Segment Start: Material supplied

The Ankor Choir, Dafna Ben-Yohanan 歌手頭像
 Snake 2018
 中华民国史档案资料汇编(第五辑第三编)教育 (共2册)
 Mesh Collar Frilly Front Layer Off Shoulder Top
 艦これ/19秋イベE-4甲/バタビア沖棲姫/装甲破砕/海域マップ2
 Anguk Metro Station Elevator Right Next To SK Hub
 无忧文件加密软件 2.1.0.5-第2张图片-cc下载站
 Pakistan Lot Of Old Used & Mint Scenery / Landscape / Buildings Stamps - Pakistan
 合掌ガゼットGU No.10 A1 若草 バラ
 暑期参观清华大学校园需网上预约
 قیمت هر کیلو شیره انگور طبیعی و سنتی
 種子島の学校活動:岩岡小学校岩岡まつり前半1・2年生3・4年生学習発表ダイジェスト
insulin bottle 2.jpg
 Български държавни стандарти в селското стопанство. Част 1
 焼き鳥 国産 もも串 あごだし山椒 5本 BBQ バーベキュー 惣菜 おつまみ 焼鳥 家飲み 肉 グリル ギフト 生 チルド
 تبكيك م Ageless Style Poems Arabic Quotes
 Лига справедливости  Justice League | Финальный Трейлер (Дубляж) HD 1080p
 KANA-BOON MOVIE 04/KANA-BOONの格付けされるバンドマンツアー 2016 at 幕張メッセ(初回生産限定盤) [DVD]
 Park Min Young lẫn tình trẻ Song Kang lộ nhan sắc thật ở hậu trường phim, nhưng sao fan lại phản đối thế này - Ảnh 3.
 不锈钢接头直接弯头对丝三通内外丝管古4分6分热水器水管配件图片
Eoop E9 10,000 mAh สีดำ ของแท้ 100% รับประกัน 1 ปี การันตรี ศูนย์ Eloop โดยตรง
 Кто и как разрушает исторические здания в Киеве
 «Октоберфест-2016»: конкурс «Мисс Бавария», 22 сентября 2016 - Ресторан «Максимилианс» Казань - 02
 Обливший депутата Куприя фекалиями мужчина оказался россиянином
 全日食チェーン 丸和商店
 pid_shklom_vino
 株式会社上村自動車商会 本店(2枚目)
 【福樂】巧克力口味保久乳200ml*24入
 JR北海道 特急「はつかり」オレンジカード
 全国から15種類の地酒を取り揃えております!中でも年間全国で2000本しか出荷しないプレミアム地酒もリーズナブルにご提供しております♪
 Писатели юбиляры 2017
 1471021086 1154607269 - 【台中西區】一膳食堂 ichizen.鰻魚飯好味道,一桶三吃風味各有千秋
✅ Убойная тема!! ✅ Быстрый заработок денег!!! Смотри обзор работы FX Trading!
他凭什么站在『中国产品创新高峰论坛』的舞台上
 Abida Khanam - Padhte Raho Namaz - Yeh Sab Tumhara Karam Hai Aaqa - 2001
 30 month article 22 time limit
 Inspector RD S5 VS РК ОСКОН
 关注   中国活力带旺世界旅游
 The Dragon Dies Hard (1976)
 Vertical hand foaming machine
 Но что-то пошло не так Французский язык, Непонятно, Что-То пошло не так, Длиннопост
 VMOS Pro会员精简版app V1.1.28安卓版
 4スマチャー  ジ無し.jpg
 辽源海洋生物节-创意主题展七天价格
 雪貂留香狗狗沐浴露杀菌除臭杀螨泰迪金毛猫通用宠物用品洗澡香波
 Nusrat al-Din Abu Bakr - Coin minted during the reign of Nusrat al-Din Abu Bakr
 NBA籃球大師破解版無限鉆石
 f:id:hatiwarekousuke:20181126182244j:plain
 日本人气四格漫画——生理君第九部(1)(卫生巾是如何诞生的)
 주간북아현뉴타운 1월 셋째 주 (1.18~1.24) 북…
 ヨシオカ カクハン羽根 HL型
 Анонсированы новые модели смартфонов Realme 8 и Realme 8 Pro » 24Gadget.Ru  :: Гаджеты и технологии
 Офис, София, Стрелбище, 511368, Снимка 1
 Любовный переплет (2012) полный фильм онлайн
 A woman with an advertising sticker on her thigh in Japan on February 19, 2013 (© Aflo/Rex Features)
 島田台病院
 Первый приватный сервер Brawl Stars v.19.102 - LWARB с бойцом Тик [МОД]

Segment End: Material supplied

From start to finish, retype the records above with complete accuracy.

The Ankor Choir, Dafna Ben-Yohanan 歌手頭像
 Snake 2018
 中华民国史档案资料汇编(第五辑第三编)教育 (共2册)
 Mesh Collar Frilly Front Layer Off Shoulder Top
 艦これ/19秋イベE-4甲/バタビア沖棲姫/装甲破砕/海域マップ2
 Anguk Metro Station Elevator Right Next To SK Hub
 无忧文件加密软件 2.1.0.5-第2张图片-cc下载站
 Pakistan Lot Of Old Used & Mint Scenery / Landscape / Buildings Stamps - Pakistan
 合掌ガゼットGU No.10 A1 若草 バラ
 暑期参观清华大学校园需网上预约
 قیمت هر کیلو شیره انگور طبیعی و سنتی
 種子島の学校活動:岩岡小学校岩岡まつり前半1・2年生3・4年生学習発表ダイジェスト
insulin bottle 2.jpg
 Български държавни стандарти в селското стопанство. Част 1
 焼き鳥 国産 もも串 あごだし山椒 5本 BBQ バーベキュー 惣菜 おつまみ 焼鳥 家飲み 肉 グリル ギフト 生 チルド
 تبكيك م Ageless Style Poems Arabic Quotes
 Лига справедливости  Justice League | Финальный Трейлер (Дубляж) HD 1080p
 KANA-BOON MOVIE 04/KANA-BOONの格付けされるバンドマンツアー 2016 at 幕張メッセ(初回生産限定盤) [DVD]
 Park Min Young lẫn tình trẻ Song Kang lộ nhan sắc thật ở hậu trường phim, nhưng sao fan lại phản đối thế này - Ảnh 3.
 不锈钢接头直接弯头对丝三通内外丝管古4分6分热水器水管配件图片
Eoop E9 10,000 mAh สีดำ ของแท้ 100% รับประกัน 1 ปี การันตรี ศูนย์ Eloop โดยตรง
 Кто и как разрушает исторические здания в Киеве
 «Октоберфест-2016»: конкурс «Мисс Бавария», 22 сентября 2016 - Ресторан «Максимилианс» Казань - 02
 Обливший депутата Куприя фекалиями мужчина оказался россиянином
 全日食チェーン 丸和商店
 pid_shklom_vino
 株式会社上村自動車商会 本店(2枚目)
 【福樂】巧克力口味保久乳200ml*24入
 JR北海道 特急「はつかり」オレンジカード
 全国から15種類の地酒を取り揃えております!中でも年間全国で2000本しか出荷しないプレミアム地酒もリーズナブルにご提供しております♪
 Писатели юбиляры 2017
 1471021086 1154607269 - 【台中西區】一膳食堂 ichizen.鰻魚飯好味道,一桶三吃風味各有千秋
✅ Убойная тема!! ✅ Быстрый заработок денег!!! Смотри обзор работы FX Trading!
他凭什么站在『中国产品创新高峰论坛』的舞台上
 Abida Khanam - Padhte Raho Namaz - Yeh Sab Tumhara Karam Hai Aaqa - 2001
 30 month article 22 time limit
 Inspector RD S5 VS РК ОСКОН
 关注   中国活力带旺世界旅游
 The Dragon Dies Hard (1976)
 Vertical hand foaming machine
 Но что-то пошло не так Французский язык, Непонятно, Что-То пошло не так, Длиннопост
 VMOS Pro会员精简版app V1.1.28安卓版
 4スマチャー  ジ無し.jpg
 辽源海洋生物节-创意主题展七天价格
 雪貂留香狗狗沐浴露杀菌除臭杀螨泰迪金毛猫通用宠物用品洗澡香波
 Nusrat al-Din Abu Bakr - Coin minted during the reign of Nusrat al-Din Abu Bakr
 NBA籃球大師破解版無限鉆石
 f:id:hatiwarekousuke:20181126182244j:plain
 日本人气四格漫画——生理君第九部(1)(卫生巾是如何诞生的)
 주간북아현뉴타운 1월 셋째 주 (1.18~1.24) 북…
 ヨシオカ カクハン羽根 HL型
 Анонсированы новые модели смартфонов Realme 8 и Realme 8 Pro » 24Gadget.Ru  :: Гаджеты и технологии
 Офис, София, Стрелбище, 511368, Снимка 1
 Любовный переплет (2012) полный фильм онлайн
 A woman with an advertising sticker on her thigh in Japan on February 19, 2013 (© Aflo/Rex Features)
 島田台病院
 Первый приватный сервер Brawl Stars v.19.102 - LWARB с бойцом Тик [МОД]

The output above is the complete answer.